Within minutes of starting the race and with me comfortably placed to wup the backsides of the field, it was down to a walk. Not quite a stroll but a walk nevertheless. The thin air even at 6,000 ft didn't bode well for the rest of the day but we set about attacking the course with some gusto.

Progress was quite slow as the switchback road varied between steep and bally steep but it wasn't long before we'd made half decent progress and the field became well spread out. I could hear the strained breathing of the Austrian man because he was only 2 miles in front of me and it quickly dawned on me that what was going to win me this race was not a nippy day 1 - but a consistent pace over five days.

That's why I let everybody else stay in front of me.
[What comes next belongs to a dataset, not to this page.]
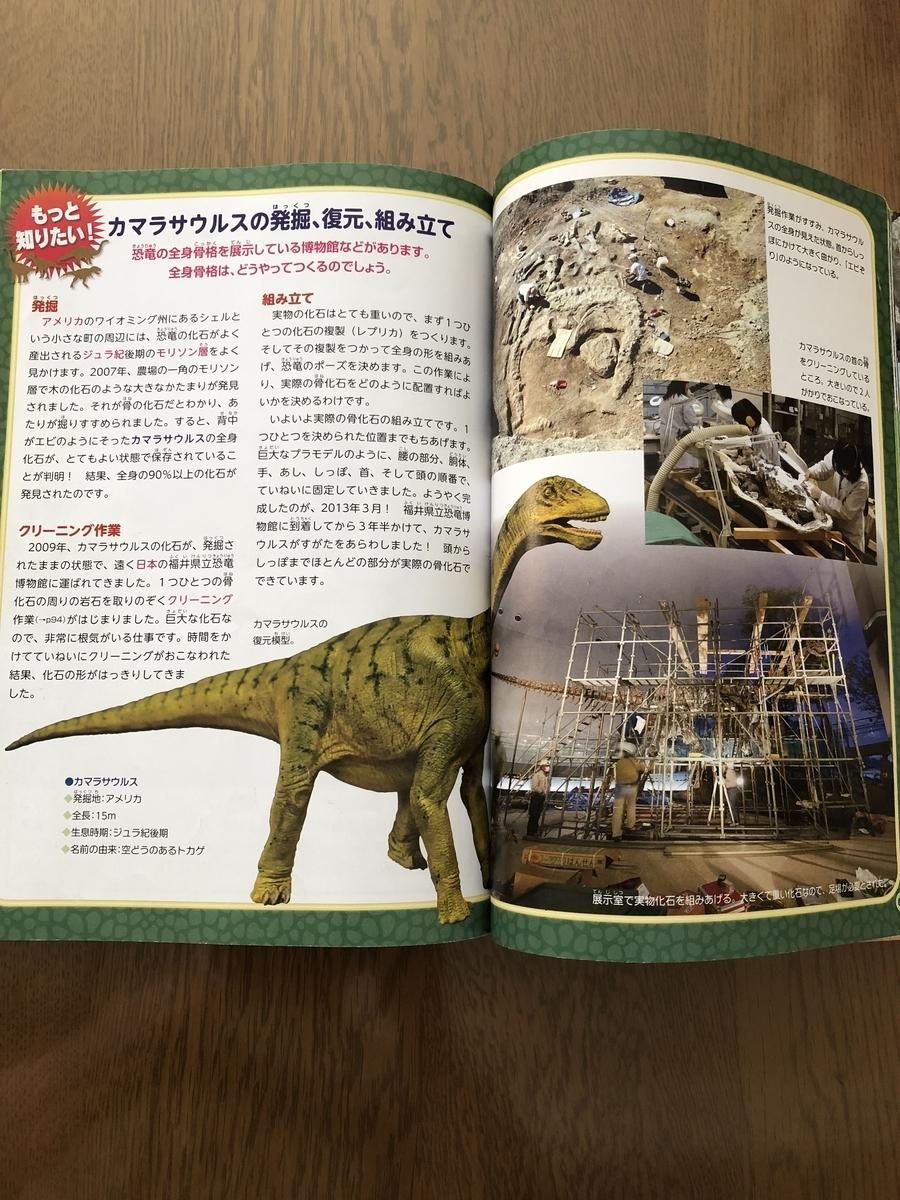 f:id:kiko_book:20210917110628j:plain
We passed by lots of nice places on our way up the mountain. The route we were following is the border road between Indialand and Nipall and is guarded by lots of soldier men with guns. I found their presence to be reassuring - especially as there were snakes in the area. The road itself was one built by somebody called the Aga Khan - well he didn't actually build it but his loyal subjects built it for him. He wanted a road built so he could reach the summit at Sandakphu and see four of the five highest mountains in the world. And apparently it took them 16 years to build the road - upon which the bloke said he didn't want to go any more! So he never went up the thing - and some people reckon I'm awkward.
The views as we made our way were quite spectacular with tea plantations, small, humble little mountain settlements and lots of kids who had obviously heard of me. It was such a joy to see them rush to the side of the road and shout my name "Ron" they shouted. "Ron, Ron, faster. Ron". Little cuties, I thought.

As the day progressed the temperatures remained quite warm but as we made our way up towards the summit and as darkness began to set in (yes, I know I set off at 7 o'clock - so what exactly is your point??) it started to get very chilly. More to the point our progress slowed quite considerably as the effort of climbing over such a long distance began to take its toll. It wasn't long before we were in pitch darkness and we were having to make our way up the remaining few hundred yards in pitch black. The muscles in my legs were burning, my lungs were struggling to get enough air and the sheer effort needed to take just a few steps was overwhelming.
Indeed, at around the 18 mile mark I decided to try and set myself distance goals before stopping for a rest. Initially I would try to walk 100 yards or so before stopping for breath but as we climbed ever higher it became impossible to maintain even this slow progress. My target distance dropped down to target numbers of steps - which also decreased considerably until, within just a couple of hundred yards from the finish I was reduced to walking just 10 steps before having to stop. As a result the last kilogram took me well over an hour to complete.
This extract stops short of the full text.